*Dokumen*.
──────

DPRD dan Pemko Langgar Ketentuan

Kamis, 26 Februari 2015 - 12:15 WIB
DPRD dan Pemko Langgar...
DPRD dan Pemko Langgar Ketentuan
A A A
MEDAN - Perubahan peruntukan jalur hijau menjadi bangunan rumah tipe C di Jalan Karya Wisata dan taman Jalan Sukaramai menjadi perumahan menuai kritikan dari Ketua Wahana Lingkungan Hidup (Walhi) Sumut, Kusnadi.

DPRD Medan dan Pemko Medan diduga telah melanggar peraturan. Menurut Walhi Sumut, DPRD Medan tidak memahami tentang peraturan tata ruang. Padahal, seharusnya mereka mengawal peraturan tersebut. Berdasarkan tata ruang, minimal ruang terbuka hijau 30% dari luas wilayah satu daerah. Saat ini kawasan ruang terbuka hijau di Kota Medan masih kurang.

“Artinya dengan menyetujui perubahan peruntukan tersebut sama saja melanggar aturan yang dibuat mereka sendiri. Bisa jadi juga mereka tidak memahami aturan yang dibuatnya sendiri,” ujar Kusnadi kepada KORAN SINDO MEDAN, Rabu (25/2). Begitu juga dengan pihak eksekutif. Seharusnya mereka paham berapa luas lahan yang tersisa saat ini untuk dijadikan ruang terbuka hijau, maupun taman kota. Jadi, permohonan tersebut tidak disetujui begitu saja.

Dengan demikian, kedua lahan tersebut bisa dipertahankan peruntukannya. Dikhawatirkan, pihak Pemko Medan tidak punya data berapa persen ruang terbuka hijau yang ada, berapa lagi kekurangannya, berapa persen lahan tersisa. Jadi, menerima permohonan tersebut, memberikan kepada DPRD Medan untuk disetujui dan selanjutnya diproses.

“Kondisi ini menunjukkan pihak eksekutif dan legislatif terkesan sepakat mengurangi ruang terbuka hijau di Kota Medan,” ungkapnya. Dia menyarankan, pihak pemko maupun DPRD Medan agar sependapat mencari lokasi lahan lain sebagai pengganti lahan tersebut.

Dengan begitu permintaan Undang-Undang tentang Tata Ruang bisa terpenuhi. Mengingat ruang terbuka hijau tersebut berkaitan dengan estetika lingkungan, penghijauan, ruang publik, dan lainnya. “Harus diganti lahan yang diubah ini dengan lahan lain sehingga tidak berkurang,” sarannya. Dia menambahkan, ke depannya ada komunikasi yang dibangun dengan masyarakat sekitar sebelum dilakukannya pengambilan keputusan atau persetujuan perubahan peruntukan.

──────

*Cuplikan Data*.
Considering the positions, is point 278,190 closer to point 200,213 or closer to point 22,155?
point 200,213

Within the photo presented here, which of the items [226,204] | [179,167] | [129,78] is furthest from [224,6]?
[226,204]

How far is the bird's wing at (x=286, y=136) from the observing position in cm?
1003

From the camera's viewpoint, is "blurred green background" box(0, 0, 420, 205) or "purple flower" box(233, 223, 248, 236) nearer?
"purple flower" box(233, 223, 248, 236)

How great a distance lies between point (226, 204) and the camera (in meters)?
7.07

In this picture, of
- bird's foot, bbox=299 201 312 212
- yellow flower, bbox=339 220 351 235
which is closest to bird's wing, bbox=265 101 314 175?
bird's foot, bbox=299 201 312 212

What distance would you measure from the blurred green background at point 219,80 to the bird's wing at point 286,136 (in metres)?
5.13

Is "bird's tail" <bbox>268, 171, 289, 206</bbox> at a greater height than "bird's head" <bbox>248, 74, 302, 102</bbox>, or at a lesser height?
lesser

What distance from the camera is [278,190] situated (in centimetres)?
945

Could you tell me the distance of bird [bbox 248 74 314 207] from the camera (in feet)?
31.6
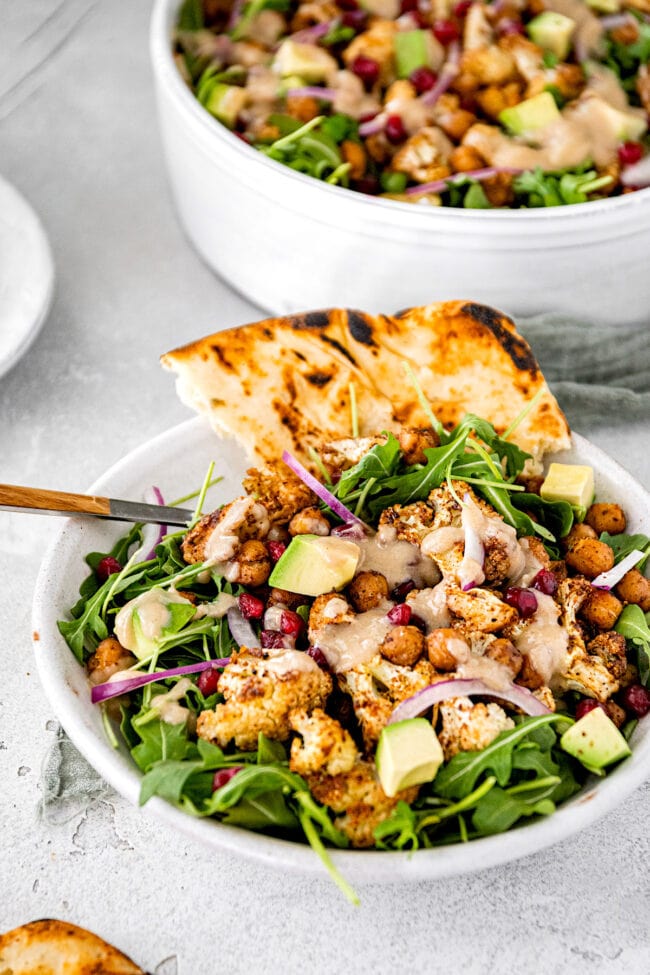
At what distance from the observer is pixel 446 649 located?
78.6 inches

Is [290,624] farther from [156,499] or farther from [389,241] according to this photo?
[389,241]

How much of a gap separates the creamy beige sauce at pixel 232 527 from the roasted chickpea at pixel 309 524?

──────

*Tugas Wajib 1*. Terjemahkan kalimat "Saat ini kawasan ruang terbuka hijau di Kota Medan masih kurang." dari dokumen tentang ruang terbuka hijau di Medan ke dalam bahasa Inggris.
*Tugas Wajib 2*. Salin tanpa perubahan teks dalam baris data, mulai dari baris yang memuat "What distance from the camera" dan berakhir pada baris terakhir baris data. Jangan sertakan gambar dalam jawaban.

*Jawaban Benar 1*. Currently, the green open space area in the city of Medan is still insufficient.

*Jawaban Benar 2*.
What distance from the camera is [278,190] situated (in centimetres)?
945

Could you tell me the distance of bird [bbox 248 74 314 207] from the camera (in feet)?
31.6
At what distance from the observer is pixel 446 649 located?
78.6 inches

Is [290,624] farther from [156,499] or farther from [389,241] according to this photo?
[389,241]

How much of a gap separates the creamy beige sauce at pixel 232 527 from the roasted chickpea at pixel 309 524?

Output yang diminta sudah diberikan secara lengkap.